> [Your task] Count how many lines in the material below contain the string "window", matching case exactly, and reply with only that number.

> [Given entries]
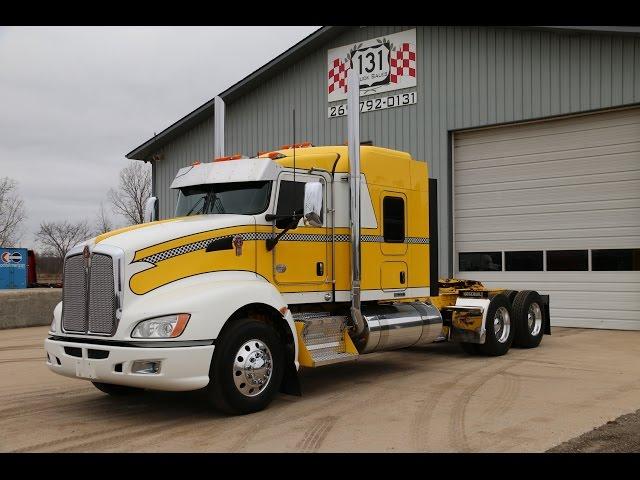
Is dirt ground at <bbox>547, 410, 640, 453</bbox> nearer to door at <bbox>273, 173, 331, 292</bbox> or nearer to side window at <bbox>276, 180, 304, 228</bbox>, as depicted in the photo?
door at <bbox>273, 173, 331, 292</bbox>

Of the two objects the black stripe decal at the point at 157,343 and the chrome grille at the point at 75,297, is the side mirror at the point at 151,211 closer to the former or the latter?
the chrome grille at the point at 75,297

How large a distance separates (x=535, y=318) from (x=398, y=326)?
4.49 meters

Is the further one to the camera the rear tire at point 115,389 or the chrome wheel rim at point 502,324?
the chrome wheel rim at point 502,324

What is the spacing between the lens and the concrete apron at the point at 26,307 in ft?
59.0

---

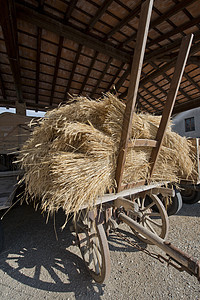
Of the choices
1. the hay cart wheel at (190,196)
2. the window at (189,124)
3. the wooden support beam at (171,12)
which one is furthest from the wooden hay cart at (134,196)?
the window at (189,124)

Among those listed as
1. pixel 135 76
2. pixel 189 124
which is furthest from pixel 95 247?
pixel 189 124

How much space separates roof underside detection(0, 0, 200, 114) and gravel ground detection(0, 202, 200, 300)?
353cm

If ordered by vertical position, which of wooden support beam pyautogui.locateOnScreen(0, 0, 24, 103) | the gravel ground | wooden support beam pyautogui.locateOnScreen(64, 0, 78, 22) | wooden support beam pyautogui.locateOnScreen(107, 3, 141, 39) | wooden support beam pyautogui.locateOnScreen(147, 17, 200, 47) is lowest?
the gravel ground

> [Exercise response] 3